Agrégée de lettres classiques et docteur ès lettres, Catherine Salles est professeur émérite de latin et civilisations antiques à l'université Paris X-Nanterre. Elle est l'autrice de nombreux articles et ouvrages consacrés à l'Antiquité, dont Les bas-fonds de l'Antiquité, Lire à Rome, Le grand incendie de Rome, La Rome des Flaviens. Elle fait partie du comité éditorial du magazine Historia.
Si vous prononcez le nom de Néron autour de vous, vous entendrez pratiquement toujours les mêmes réponses : despote, tyran, criminel, assassin, pervers, sadique, monstre, matricide, fou, incendiaire de Rome, mégalomane... Ce portrait à charge, que l'on doit principalement aux historiens Suétone, Tacite et Dion Cassius, a été diffusé et repris à travers les siècles jusqu'à nos jours par le biais d'un nombre impressionnant d'oeuvres, qu'elles soient littéraires, artistiques, historiques, cinématographiques, etc. Comment, tant de siècles plus tard, parvenir à démêler le vrai du faux ?
Ainsi, lorsque cette biographie a été publiée, je me suis dit qu'il était temps pour moi, passionnée d'Antiquité romaine, de faire le point sur le dossier Néron et sa légende noire, et de mettre à jour mes connaissances sur cet empereur si détesté, mais qui m'a toujours intriguée du fait de sa personnalité complexe, tourmentée et extravagante, de sa sensibilité artistique peu commune pour un empereur et de ses antécédents familiaux. Si vous pensez que Néron, cinquième et dernier empereur romain de la dynastie julio-claudienne, n'a été qu'une brute sadique, vous découvrirez en lisant cette biographie que les choses ne sont pas si simples !

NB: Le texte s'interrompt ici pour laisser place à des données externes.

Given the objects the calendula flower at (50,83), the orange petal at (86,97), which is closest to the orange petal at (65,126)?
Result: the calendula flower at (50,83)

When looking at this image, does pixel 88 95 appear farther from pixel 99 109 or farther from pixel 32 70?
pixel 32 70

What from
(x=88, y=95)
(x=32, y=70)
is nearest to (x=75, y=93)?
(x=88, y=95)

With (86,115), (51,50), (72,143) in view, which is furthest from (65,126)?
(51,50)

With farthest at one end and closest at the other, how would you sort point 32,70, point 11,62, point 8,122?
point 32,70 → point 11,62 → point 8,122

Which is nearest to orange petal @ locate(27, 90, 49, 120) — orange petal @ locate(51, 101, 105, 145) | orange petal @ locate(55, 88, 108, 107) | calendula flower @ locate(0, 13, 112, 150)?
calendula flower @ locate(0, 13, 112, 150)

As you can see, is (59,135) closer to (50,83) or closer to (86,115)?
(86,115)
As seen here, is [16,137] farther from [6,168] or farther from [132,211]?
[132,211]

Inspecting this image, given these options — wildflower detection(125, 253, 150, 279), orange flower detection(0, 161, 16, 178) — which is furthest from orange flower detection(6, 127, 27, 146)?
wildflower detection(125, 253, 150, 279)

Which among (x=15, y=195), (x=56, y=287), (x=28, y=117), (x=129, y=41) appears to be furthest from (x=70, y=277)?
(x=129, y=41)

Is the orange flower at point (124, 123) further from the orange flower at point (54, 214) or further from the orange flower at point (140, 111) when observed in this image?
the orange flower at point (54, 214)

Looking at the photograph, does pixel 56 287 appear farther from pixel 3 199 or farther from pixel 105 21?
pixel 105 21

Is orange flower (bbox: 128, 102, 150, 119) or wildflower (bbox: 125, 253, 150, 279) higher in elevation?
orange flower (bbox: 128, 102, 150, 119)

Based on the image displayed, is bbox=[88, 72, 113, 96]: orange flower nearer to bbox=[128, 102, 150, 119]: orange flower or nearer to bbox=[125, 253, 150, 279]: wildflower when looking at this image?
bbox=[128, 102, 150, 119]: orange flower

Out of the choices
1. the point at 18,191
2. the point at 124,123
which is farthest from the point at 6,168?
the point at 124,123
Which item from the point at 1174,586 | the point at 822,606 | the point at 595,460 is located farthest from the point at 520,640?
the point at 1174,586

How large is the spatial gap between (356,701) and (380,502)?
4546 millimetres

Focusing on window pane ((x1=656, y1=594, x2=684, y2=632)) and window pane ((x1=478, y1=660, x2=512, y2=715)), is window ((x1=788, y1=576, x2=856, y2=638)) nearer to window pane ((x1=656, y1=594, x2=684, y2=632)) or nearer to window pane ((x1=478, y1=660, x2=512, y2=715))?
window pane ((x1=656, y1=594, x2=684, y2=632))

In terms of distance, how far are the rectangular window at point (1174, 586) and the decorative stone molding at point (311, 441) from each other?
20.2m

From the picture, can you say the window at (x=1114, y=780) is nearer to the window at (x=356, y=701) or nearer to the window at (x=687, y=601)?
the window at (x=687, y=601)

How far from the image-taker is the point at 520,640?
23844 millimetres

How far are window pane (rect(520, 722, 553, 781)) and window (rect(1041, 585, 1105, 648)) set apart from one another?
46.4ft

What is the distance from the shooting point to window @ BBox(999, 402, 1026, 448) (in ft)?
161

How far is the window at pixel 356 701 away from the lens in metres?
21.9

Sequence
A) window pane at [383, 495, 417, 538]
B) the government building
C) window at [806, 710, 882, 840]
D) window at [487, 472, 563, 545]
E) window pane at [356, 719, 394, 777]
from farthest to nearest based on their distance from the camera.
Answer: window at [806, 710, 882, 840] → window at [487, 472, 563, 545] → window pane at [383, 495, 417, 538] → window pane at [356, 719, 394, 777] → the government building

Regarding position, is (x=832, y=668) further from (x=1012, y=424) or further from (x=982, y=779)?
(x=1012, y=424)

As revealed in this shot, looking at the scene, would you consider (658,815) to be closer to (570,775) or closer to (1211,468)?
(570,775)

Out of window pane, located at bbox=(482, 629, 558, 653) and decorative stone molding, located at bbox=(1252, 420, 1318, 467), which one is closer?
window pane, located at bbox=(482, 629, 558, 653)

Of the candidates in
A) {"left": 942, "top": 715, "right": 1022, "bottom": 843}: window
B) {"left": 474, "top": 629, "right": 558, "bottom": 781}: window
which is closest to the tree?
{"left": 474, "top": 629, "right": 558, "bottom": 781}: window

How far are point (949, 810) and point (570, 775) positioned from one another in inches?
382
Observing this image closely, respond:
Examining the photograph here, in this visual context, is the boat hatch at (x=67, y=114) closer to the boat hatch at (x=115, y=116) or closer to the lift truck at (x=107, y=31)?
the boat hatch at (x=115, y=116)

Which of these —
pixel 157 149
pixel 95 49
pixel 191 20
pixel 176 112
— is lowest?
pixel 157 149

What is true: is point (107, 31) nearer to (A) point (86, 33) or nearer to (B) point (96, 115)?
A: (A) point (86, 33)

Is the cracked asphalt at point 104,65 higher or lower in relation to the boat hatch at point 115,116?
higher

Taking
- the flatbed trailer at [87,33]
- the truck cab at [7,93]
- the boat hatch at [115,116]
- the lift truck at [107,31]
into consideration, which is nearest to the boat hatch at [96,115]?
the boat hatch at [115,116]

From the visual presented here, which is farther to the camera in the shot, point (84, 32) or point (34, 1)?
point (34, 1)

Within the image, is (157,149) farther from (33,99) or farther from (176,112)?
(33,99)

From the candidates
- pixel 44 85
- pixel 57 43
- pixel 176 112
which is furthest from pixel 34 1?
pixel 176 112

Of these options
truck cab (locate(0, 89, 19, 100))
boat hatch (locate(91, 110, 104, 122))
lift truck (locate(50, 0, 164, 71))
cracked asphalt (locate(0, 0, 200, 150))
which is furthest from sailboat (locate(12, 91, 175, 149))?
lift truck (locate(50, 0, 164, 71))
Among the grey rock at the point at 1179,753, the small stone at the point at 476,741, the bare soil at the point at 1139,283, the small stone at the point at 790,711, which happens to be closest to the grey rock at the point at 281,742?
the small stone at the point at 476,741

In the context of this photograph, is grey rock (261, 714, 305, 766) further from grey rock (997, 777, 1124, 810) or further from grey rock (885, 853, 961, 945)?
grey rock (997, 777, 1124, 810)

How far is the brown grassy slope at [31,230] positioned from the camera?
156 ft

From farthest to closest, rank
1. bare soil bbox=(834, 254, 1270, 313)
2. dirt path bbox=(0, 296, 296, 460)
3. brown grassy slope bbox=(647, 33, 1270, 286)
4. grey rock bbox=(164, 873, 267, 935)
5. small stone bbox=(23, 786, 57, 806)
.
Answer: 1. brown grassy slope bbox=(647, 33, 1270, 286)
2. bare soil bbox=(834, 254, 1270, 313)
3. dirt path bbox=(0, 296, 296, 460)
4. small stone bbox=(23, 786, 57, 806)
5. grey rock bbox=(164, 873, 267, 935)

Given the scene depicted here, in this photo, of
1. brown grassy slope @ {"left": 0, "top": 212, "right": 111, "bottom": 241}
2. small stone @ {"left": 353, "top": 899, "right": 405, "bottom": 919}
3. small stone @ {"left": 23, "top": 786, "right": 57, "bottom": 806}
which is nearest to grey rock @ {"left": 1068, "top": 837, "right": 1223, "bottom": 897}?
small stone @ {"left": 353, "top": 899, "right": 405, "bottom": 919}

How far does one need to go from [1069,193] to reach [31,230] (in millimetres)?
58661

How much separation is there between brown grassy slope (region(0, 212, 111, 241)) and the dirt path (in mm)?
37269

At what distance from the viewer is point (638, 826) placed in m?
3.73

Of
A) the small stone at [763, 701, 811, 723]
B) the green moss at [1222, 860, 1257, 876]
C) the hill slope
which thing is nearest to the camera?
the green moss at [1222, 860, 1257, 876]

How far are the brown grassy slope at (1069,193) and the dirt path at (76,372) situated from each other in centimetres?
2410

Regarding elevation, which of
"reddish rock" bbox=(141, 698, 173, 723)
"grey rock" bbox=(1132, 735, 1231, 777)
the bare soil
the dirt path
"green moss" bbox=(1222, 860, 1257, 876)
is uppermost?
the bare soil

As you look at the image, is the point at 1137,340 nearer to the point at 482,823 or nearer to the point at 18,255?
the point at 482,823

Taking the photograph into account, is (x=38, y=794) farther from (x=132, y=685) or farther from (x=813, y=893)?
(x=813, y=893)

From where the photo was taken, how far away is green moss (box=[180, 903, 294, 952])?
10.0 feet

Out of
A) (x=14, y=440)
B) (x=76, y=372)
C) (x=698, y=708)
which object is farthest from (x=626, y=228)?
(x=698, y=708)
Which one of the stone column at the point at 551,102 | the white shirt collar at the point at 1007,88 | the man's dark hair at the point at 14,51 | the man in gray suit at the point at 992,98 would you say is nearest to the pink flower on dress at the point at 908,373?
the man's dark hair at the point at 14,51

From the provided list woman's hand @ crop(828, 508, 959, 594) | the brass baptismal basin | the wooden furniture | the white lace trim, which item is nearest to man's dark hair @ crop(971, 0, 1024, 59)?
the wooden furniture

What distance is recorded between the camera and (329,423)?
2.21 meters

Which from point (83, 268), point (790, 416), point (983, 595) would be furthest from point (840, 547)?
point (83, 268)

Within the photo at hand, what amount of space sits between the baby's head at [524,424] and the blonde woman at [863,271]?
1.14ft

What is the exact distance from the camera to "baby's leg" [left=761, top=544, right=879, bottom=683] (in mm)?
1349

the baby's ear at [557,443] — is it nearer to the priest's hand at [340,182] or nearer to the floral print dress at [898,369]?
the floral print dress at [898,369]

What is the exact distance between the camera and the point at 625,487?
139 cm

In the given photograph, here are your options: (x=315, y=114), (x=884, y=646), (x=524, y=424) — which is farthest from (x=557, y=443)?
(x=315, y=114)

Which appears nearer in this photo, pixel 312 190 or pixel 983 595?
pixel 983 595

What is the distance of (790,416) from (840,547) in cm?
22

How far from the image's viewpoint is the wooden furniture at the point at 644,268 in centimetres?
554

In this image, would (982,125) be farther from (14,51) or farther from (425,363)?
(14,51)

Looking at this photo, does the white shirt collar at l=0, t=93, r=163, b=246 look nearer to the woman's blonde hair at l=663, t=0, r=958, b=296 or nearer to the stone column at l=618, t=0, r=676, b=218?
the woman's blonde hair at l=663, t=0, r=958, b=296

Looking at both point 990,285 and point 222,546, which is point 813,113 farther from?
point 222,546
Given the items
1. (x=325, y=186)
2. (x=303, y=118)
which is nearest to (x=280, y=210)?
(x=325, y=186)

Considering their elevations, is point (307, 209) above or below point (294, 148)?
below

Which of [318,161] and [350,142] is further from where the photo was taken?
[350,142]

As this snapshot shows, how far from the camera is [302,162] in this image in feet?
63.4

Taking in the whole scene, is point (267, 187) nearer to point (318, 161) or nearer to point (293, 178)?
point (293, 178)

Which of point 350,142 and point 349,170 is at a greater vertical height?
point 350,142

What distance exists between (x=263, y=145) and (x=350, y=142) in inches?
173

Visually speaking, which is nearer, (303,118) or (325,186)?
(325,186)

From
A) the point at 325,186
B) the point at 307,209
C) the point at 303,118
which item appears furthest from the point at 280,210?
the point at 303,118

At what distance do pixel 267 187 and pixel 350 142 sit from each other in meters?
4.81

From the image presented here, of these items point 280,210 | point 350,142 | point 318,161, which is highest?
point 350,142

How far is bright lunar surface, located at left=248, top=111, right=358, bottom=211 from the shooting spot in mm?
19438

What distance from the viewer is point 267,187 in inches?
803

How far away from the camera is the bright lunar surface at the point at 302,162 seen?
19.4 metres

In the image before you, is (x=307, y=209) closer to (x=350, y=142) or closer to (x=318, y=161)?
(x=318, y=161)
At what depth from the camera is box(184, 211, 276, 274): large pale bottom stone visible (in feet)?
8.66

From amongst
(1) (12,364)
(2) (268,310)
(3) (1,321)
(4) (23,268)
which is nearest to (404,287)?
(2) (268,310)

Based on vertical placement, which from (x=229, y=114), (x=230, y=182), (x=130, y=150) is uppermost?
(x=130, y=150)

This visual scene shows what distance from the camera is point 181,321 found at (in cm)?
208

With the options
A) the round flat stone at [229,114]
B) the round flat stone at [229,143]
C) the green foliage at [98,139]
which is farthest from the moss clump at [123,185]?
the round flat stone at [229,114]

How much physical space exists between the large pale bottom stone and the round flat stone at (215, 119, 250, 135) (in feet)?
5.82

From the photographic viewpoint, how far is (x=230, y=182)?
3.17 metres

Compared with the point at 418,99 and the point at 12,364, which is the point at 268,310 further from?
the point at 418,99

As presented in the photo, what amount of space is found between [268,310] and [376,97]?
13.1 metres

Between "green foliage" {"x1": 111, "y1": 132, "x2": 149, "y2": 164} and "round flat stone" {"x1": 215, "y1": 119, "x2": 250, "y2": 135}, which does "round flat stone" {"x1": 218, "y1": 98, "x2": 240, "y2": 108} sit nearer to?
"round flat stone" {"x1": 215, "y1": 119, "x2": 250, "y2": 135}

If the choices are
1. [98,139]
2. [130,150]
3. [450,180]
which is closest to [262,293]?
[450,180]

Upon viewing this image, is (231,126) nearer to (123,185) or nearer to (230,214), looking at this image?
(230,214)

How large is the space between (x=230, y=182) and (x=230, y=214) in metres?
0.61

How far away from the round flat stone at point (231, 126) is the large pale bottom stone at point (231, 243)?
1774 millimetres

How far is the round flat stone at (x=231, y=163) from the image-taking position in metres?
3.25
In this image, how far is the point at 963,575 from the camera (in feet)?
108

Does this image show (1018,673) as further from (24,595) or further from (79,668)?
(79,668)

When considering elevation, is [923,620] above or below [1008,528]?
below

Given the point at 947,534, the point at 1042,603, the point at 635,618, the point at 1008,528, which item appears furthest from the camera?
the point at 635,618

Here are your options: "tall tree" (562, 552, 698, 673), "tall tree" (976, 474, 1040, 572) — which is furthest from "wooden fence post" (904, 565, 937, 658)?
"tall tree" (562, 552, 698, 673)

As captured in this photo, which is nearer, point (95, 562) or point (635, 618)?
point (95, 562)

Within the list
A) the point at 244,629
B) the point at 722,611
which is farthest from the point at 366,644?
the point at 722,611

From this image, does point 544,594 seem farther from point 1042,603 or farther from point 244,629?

En choisissant de découper la vie de Néron en six chapitres chronologiques correspondant à six périodes-clés, Catherine Salles indique ainsi d'emblée que le règne de Néron ne fut pas uniforme, loin de là. Ainsi, après avoir abordé l'environnement familial et son enfance, l'historienne divise le règne de Néron en quatre parties : les débuts prometteurs, les premiers troubles, la démesure et la fin de son règne. L'ensemble s'accompagne de riches annexes : une liste de tous les personnages qui ont côtoyé de près ou de loin Néron, une liste des dieux et des lieux, un lexique, une chronologie et une riche bibliographie. À mon sens, il ne manque qu'une chose : un arbre généalogique. En effet, je ne suis pas certaine que tous les lecteurs connaissent par coeur la généalogie julio-claudienne qui est, il faut l'avouer, un peu complexe !
Son enfance
Né le 15 décembre 37 à Antium, Lucius Domitius Ahenobarbus, plus connu sous le nom de Néron, est le fils de Domitius Ahenobarbus, un homme violent, cruel et arrogant, et d'Agrippine la Jeune, une femme ambitieuse, rusée et dissimulatrice. Élevé par des nourrices et des domestiques – conformément aux habitudes des familles de l'aristocratie romaine –, le jeune Néron grandit dans un environnement instable et inquiétant, favorisant un sentiment d'insécurité et une propension à la peur qui le suivront toute sa vie : privé d'amour maternel et paternel, il évolue au sein d'une cour impériale où règnent les intrigues, le mensonge, l'hypocrisie et la duplicité : complots contre Caligula, exécutions de Livilla, Julie, Messaline et Lollia Paulina, manigances d'Agrippine pour occuper une place de premier plan au sein de la société impériale, assassinat de Claude... Un vrai panier de crabes !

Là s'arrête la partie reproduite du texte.